Showing 1 of 34 conversations about:
View Full Discussion
Please educate me... why would one want an audio player of this type and cost vs the (likely) high end phone you carry on your person every day? I loved my Sansa e280 mp3 player in 2007, just not sure if a standalone music player (esp at this price point) is relevant in 2018?
simply because it sounds better than smartphone. How much better depends on you headphones/amp and your own point of view.
The key word is MP3 if you're an audiophile reading these pages then you know the real way to enjoy serious music is with both FLAC and Hi-Res files. The difference is the bit rate even if you have the top bit rate for an MP3 that's 320 bits per second. FLAC files usually run between 500-to 1000 bits per second. Hi-Res files can be 1000 – over 5000 bits per second. Most Hi-Res files run between 1500-to 2500 bits per second.

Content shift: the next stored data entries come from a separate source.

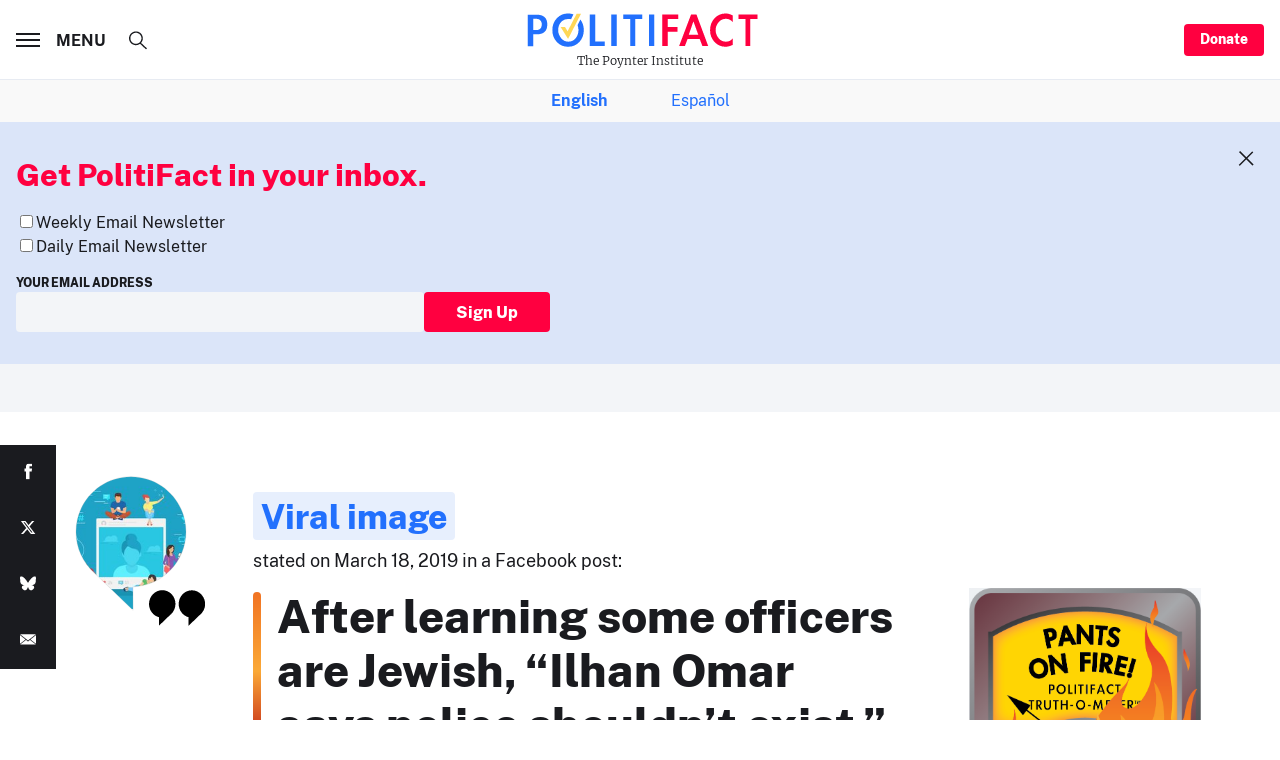

--- FILE ---
content_type: text/html; charset=utf-8
request_url: https://www.google.com/recaptcha/api2/aframe
body_size: 267
content:
<!DOCTYPE HTML><html><head><meta http-equiv="content-type" content="text/html; charset=UTF-8"></head><body><script nonce="gO9uaLEYhSxgM8BHoX52dA">/** Anti-fraud and anti-abuse applications only. See google.com/recaptcha */ try{var clients={'sodar':'https://pagead2.googlesyndication.com/pagead/sodar?'};window.addEventListener("message",function(a){try{if(a.source===window.parent){var b=JSON.parse(a.data);var c=clients[b['id']];if(c){var d=document.createElement('img');d.src=c+b['params']+'&rc='+(localStorage.getItem("rc::a")?sessionStorage.getItem("rc::b"):"");window.document.body.appendChild(d);sessionStorage.setItem("rc::e",parseInt(sessionStorage.getItem("rc::e")||0)+1);localStorage.setItem("rc::h",'1768955344670');}}}catch(b){}});window.parent.postMessage("_grecaptcha_ready", "*");}catch(b){}</script></body></html>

What this means is that you're getting much greater clarity and detail in your music it's like the difference of looking at a HD disc versus VHS. Yes it's the same music however it sounds so much better. The reason you need a standalone player is that phones do not have enough memory you're using them for too many other things, the higher bit files take a lot more memory. Plus the sound if you think your phone sounds good wait until you listen to one of the standalone players. Right now I'm using the Fiio X7 Mark II It has 64 GB's of onboard memory and two memory card slots it can take up to 250 gigabytes each. If you want to use it for MP3s you can literally put 5000 albums on there. However with FLAC and Hi-Res files the numbers will be much much smaller because they need a lot more space. If you don't believe me do like I did the player I have now is even more expensive then the Cayin i5. But I started out with a fairly cheap player from a company called Bass Play they have decent players for less than a 100 dollars.https://www.amazon.com/Resolution-Bassplay-P3000-Lossless-Portable/dp/B06W9GJTSK/ref=lp_17540514011_1_1?srs=17540514011&ie=UTF8&qid=1523803231&sr=8-1 They sound great but their software is not the best. However it gives you a good idea of the difference between FLAC and Hi-Res and MP3s. I think once you hear the difference Between Hi-Res and MP3s you won't want to go back .
Thanks very much for this information! Where does one source FLAC or hi-res files? Can these by ripped from my CD collection? Downloadable through Amazon store, etc?
There are more and more sites doing FLAC and Hi-Res. However like the early days in any format they are a lot more expenses than MP3s here's a list of some of the top Hi-Res https://www.sony.com/electronics/best-music-download-sites-hi-res-audios .There are more sites than this of course and if you are more adventuresome there are “free” sites out there that do Hi-Res and FLAC as well.
You CAN hear the difference with a decent player and good headphones and earphones, even with MP3. I think you need very good ($$$) electronics to hear much difference between FLAC/Apple lossless and higher-res formats. But you can hear the difference between an iPhone and say a Fiio X3 ($189) and $50-100 earphones, which are giving you a cleaner louder signal and better reproduction than stock earphones on a phone.
I'm not sure if a $100 Fiio player does do better, but I would like a Cayin i5 or N5ii.